Arthritis Research UK Biomechanics and Bioengineering Centre, School of Biosciences, Cardiff University , Cardiff , UK.
Institute of Molecular and Experimental Medicine, School of Medicine, Cardiff University , Cardiff , UK.
Front Endocrinol (Lausanne). 2014 Dec 9;5:208. doi: 10.3389/fendo.2014.00208. eCollection 2014.
Mechanical loading, a potent stimulator of bone formation, is governed by osteocyte regulation of osteoblasts. We developed a three-dimensional (3D) in vitro co-culture system to investigate the effect of loading on osteocyte-osteoblast interactions. MLO-Y4 cells were embedded in type I collagen gels and MC3T3-E1(14) or MG63 cells layered on top. Ethidium homodimer staining of 3D co-cultures showed 100% osteoblasts and 86% osteocytes were viable after 7 days. Microscopy revealed osteoblasts and osteocytes maintain their respective ovoid/pyriform and dendritic morphologies in 3D co-cultures. Reverse-transcriptase quantitative polymerase chain reaction (RT-qPCR) of messenger ribonucleic acid (mRNA) extracted separately from osteoblasts and osteocytes, showed that podoplanin (E11), osteocalcin, and runt-related transcription factor 2 mRNAs were expressed in both cell types. Type I collagen (Col1a1) mRNA expression was higher in osteoblasts (P < 0.001), whereas, alkaline phosphatase mRNA was higher in osteocytes (P = 0.001). Immunohistochemistry revealed osteoblasts and osteocytes express E11, type I pro-collagen, and connexin 43 proteins. In preliminary experiments to assess osteogenic responses, co-cultures were treated with human recombinant bone morphogenetic protein 2 (BMP-2) or mechanical loading using a custom built loading device. BMP-2 treatment significantly increased osteoblast Col1a1 mRNA synthesis (P = 0.031) in MLO-Y4/MG63 co-cultures after 5 days treatment. A 16-well silicone plate, loaded (5 min, 10 Hz, 2.5 N) to induce 4000-4500 με cyclic compression within gels increased prostaglandin E2 (PGE2) release 0.5 h post-load in MLO-Y4 cells pre-cultured in 3D collagen gels for 48, 72 h, or 7 days. Mechanical loading of 3D co-cultures increased type I pro-collagen release 1 and 5 days later. These methods reveal a new osteocyte-osteoblast co-culture model that may be useful for investigating mechanically induced osteocyte control of osteoblast bone formation.

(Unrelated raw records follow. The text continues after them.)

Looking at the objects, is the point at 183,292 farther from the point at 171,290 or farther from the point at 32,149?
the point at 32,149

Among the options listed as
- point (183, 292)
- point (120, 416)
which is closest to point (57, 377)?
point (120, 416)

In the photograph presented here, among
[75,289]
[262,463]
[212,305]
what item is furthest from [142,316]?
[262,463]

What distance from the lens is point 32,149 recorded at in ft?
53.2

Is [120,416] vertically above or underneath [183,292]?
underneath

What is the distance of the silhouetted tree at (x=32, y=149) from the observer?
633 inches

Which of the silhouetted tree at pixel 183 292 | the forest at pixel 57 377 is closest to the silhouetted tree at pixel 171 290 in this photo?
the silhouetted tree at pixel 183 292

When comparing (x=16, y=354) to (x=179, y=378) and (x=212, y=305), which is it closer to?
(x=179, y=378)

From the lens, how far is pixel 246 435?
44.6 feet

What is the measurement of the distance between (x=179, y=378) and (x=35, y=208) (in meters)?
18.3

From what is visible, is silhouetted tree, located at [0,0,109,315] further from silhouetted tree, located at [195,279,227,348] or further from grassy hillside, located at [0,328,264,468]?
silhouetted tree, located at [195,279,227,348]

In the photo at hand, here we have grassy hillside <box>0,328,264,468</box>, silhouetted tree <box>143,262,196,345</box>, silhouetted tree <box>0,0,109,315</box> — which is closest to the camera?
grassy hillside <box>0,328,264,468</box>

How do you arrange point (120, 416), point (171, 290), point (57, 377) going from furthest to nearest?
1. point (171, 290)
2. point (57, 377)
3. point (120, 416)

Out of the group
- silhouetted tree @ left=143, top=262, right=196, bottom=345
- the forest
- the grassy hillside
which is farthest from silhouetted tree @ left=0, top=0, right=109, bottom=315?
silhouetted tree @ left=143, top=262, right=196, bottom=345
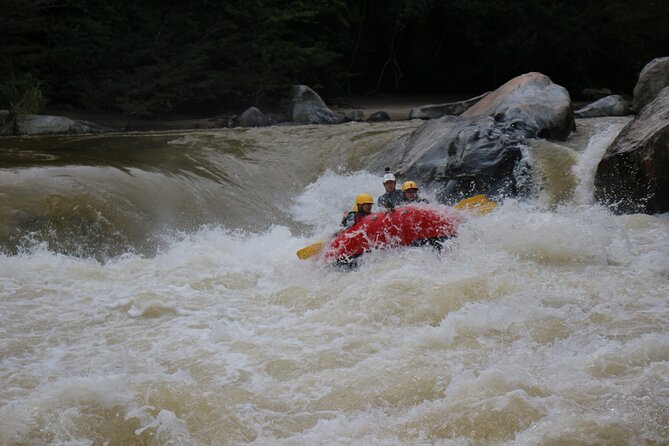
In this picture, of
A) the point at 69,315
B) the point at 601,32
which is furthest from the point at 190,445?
the point at 601,32

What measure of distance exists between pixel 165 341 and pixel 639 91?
10.3 m

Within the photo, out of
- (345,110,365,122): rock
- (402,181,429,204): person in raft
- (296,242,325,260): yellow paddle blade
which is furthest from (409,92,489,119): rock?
(296,242,325,260): yellow paddle blade

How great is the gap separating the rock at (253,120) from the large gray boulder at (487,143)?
479 centimetres

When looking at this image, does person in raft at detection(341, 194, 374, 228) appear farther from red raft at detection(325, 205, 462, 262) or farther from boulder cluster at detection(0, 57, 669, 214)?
boulder cluster at detection(0, 57, 669, 214)

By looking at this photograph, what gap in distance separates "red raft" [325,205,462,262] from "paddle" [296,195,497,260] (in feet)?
0.71

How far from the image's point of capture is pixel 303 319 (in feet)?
17.0

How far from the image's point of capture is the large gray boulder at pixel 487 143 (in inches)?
343

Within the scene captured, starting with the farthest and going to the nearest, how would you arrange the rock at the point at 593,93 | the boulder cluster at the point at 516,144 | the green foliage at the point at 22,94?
the rock at the point at 593,93
the green foliage at the point at 22,94
the boulder cluster at the point at 516,144

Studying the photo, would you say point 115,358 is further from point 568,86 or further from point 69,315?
point 568,86

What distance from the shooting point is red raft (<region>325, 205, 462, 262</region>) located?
643cm

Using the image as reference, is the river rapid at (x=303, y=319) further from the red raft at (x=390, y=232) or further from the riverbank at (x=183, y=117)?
the riverbank at (x=183, y=117)

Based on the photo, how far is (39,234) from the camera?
22.5 feet

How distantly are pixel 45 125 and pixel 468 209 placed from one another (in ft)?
28.6

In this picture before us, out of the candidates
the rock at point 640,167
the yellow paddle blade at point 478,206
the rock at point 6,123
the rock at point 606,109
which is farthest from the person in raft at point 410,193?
the rock at point 6,123
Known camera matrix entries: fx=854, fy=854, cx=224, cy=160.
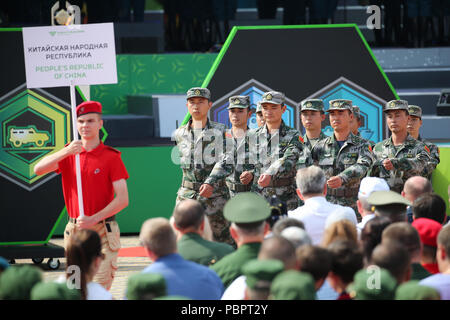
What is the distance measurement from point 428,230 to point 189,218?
4.47 ft

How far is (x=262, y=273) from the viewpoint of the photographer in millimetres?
3561

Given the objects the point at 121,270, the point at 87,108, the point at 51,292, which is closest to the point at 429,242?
the point at 51,292

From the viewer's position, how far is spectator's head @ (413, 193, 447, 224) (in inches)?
205

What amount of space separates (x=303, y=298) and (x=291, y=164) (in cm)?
424

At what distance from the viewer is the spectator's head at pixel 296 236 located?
4.22 m

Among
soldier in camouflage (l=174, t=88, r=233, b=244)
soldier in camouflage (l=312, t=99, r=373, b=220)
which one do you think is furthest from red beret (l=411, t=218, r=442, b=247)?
soldier in camouflage (l=174, t=88, r=233, b=244)

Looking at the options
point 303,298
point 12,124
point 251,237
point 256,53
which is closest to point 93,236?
point 251,237

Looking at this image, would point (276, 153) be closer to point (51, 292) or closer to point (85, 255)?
point (85, 255)

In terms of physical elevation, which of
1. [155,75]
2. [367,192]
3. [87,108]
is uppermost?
[87,108]

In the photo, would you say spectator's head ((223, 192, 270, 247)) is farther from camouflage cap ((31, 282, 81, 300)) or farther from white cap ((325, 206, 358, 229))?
camouflage cap ((31, 282, 81, 300))

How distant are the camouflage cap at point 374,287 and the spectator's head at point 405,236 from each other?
0.75m

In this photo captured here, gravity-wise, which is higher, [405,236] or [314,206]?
[405,236]

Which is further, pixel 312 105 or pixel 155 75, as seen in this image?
pixel 155 75

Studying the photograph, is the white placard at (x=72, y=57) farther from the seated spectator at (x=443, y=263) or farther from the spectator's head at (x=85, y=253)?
the seated spectator at (x=443, y=263)
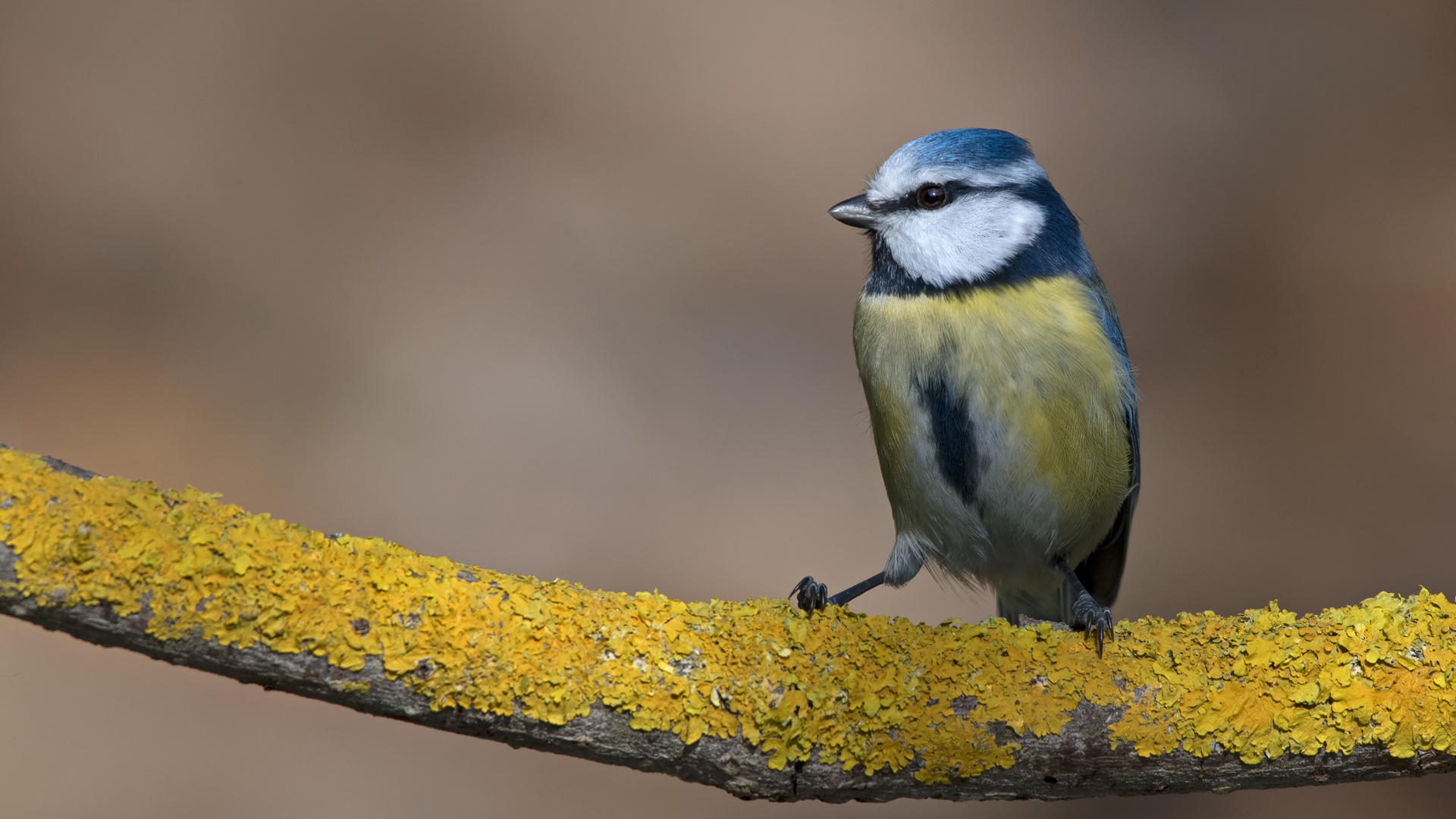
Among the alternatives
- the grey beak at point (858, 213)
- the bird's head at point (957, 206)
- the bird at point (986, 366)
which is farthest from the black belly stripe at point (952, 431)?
the grey beak at point (858, 213)

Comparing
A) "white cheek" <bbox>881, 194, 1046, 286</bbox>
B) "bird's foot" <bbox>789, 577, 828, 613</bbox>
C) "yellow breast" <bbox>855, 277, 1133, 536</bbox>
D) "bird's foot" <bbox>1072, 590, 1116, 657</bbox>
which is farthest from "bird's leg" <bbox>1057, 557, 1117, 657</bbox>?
"white cheek" <bbox>881, 194, 1046, 286</bbox>

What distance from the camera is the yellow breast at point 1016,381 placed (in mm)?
1295

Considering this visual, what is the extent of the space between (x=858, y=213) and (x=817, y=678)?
68cm

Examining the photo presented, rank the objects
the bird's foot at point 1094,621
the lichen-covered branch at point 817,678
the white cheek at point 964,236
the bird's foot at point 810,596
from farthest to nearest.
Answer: the white cheek at point 964,236
the bird's foot at point 810,596
the bird's foot at point 1094,621
the lichen-covered branch at point 817,678

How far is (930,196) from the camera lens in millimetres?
1402

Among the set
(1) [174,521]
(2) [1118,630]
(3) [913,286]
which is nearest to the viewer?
(1) [174,521]

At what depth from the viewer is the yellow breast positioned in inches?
51.0

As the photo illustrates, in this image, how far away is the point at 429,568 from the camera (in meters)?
0.94

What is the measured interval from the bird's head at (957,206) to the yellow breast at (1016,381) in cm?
5

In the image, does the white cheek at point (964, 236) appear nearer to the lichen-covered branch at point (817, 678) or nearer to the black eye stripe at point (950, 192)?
the black eye stripe at point (950, 192)

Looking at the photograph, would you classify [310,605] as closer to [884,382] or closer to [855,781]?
[855,781]

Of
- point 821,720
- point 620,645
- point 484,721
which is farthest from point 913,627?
point 484,721

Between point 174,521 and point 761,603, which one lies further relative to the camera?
point 761,603

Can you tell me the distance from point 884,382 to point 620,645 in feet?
1.84
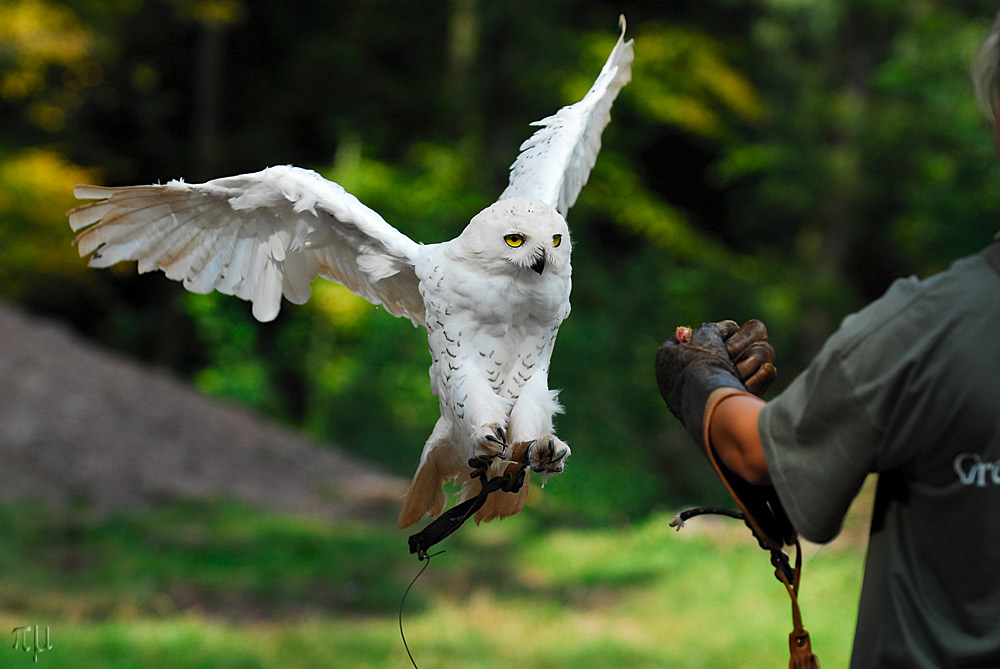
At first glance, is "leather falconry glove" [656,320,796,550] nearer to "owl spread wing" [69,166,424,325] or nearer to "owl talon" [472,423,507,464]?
"owl talon" [472,423,507,464]

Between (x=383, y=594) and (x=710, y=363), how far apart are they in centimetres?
526

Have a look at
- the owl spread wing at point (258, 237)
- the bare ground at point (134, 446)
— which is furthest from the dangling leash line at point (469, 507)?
the bare ground at point (134, 446)

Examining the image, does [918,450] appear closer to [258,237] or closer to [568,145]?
[568,145]

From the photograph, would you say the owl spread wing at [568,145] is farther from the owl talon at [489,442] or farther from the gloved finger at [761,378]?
the gloved finger at [761,378]

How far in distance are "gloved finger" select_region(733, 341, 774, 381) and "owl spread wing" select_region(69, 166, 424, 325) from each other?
103 cm

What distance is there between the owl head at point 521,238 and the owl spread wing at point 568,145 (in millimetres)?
467

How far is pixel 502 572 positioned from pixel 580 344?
3.05 meters

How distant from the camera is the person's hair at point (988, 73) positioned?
1.32 meters

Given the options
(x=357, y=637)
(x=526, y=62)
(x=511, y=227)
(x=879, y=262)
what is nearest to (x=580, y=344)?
(x=526, y=62)

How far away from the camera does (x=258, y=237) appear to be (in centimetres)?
275

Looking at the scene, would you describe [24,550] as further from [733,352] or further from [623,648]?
[733,352]

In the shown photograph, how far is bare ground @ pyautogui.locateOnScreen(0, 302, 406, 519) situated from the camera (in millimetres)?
7992

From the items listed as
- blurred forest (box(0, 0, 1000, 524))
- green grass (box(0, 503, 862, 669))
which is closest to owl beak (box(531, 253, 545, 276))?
green grass (box(0, 503, 862, 669))

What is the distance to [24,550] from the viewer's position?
662cm
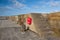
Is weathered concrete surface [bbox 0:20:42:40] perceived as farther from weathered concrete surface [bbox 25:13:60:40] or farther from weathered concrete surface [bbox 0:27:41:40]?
weathered concrete surface [bbox 25:13:60:40]

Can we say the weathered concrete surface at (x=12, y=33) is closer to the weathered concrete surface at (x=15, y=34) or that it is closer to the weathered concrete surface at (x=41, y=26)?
the weathered concrete surface at (x=15, y=34)

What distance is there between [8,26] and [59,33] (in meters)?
1.27

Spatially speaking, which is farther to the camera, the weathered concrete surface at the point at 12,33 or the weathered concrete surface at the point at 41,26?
the weathered concrete surface at the point at 41,26

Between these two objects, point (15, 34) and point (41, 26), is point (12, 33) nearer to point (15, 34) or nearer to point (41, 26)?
point (15, 34)

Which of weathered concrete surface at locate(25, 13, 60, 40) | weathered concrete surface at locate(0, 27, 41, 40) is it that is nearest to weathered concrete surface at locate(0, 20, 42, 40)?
weathered concrete surface at locate(0, 27, 41, 40)

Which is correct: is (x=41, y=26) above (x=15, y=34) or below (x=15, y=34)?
above

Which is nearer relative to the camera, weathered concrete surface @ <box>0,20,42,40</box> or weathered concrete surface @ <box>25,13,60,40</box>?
weathered concrete surface @ <box>0,20,42,40</box>

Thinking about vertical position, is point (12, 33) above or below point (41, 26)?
below

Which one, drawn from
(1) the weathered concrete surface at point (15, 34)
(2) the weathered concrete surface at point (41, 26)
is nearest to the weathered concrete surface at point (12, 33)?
(1) the weathered concrete surface at point (15, 34)

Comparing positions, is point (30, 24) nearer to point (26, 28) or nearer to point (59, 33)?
point (26, 28)

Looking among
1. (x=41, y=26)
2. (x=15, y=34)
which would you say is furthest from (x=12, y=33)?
(x=41, y=26)

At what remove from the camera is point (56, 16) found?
320 centimetres

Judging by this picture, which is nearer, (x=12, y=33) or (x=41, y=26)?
(x=12, y=33)

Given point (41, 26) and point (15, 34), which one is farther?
point (41, 26)
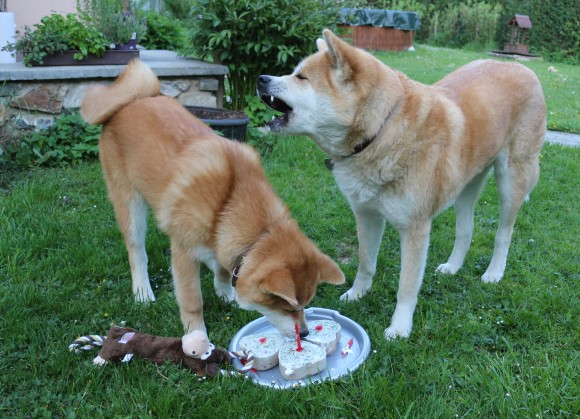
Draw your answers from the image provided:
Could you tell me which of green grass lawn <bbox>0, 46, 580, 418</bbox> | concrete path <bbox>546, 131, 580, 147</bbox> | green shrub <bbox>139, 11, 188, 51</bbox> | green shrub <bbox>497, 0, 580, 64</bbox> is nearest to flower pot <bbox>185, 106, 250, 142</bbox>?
green grass lawn <bbox>0, 46, 580, 418</bbox>

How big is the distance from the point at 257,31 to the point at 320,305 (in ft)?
12.9

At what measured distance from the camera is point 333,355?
2.88 metres

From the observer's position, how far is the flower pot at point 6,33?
233 inches

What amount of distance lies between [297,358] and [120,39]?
16.6 feet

机械加载是骨形成的有力刺激因素,由骨细胞调节成骨细胞来控制。我们开发了一种三维(3D)体外共培养系统来研究加载对骨细胞-成骨细胞相互作用的影响。将 MLO-Y4 细胞嵌入 I 型胶原凝胶中,并在顶部铺上 MC3T3-E1(14)或 MG63 细胞。3D 共培养物的 Ethidium homodimer 染色显示,7 天后 100%的成骨细胞和 86%的骨细胞仍然存活。显微镜观察显示,3D 共培养物中的成骨细胞和骨细胞分别保持其各自的卵圆形/梨形和树突状形态。分别从成骨细胞和骨细胞中提取信使核糖核酸(mRNA)的逆转录定量聚合酶链反应(RT-qPCR)显示,Podoplanin(E11)、骨钙素和 runt 相关转录因子 2 mRNA 在这两种细胞类型中均有表达。成骨细胞中 I 型胶原(Col1a1)mRNA 表达水平较高(P<0.001),而碱性磷酸酶 mRNA 在骨细胞中表达水平较高(P=0.001)。免疫组织化学显示成骨细胞和骨细胞表达 E11、I 型前胶原和连接蛋白 43 蛋白。在评估成骨反应的初步实验中,使用定制的加载设备对共培养物进行人重组骨形态发生蛋白 2(BMP-2)处理或机械加载。BMP-2 处理可显著增加 MLO-Y4/MG63 共培养物中成骨细胞 Col1a1 mRNA 合成(P=0.031),5 天后处理。将 16 孔硅酮板(5min,10Hz,2.5N)加载到凝胶中,可在预先在 3D 胶原凝胶中培养 48、72 小时或 7 天的 MLO-Y4 细胞中诱导 4000-4500με 循环压缩,在负荷后 0.5 小时增加前列腺素 E2(PGE2)释放。3D 共培养物的机械加载增加了 1 型前胶原的释放,5 天后再次增加。这些方法揭示了一种新的骨细胞-成骨细胞共培养模型,该模型可能有助于研究机械诱导的骨细胞对成骨细胞骨形成的控制。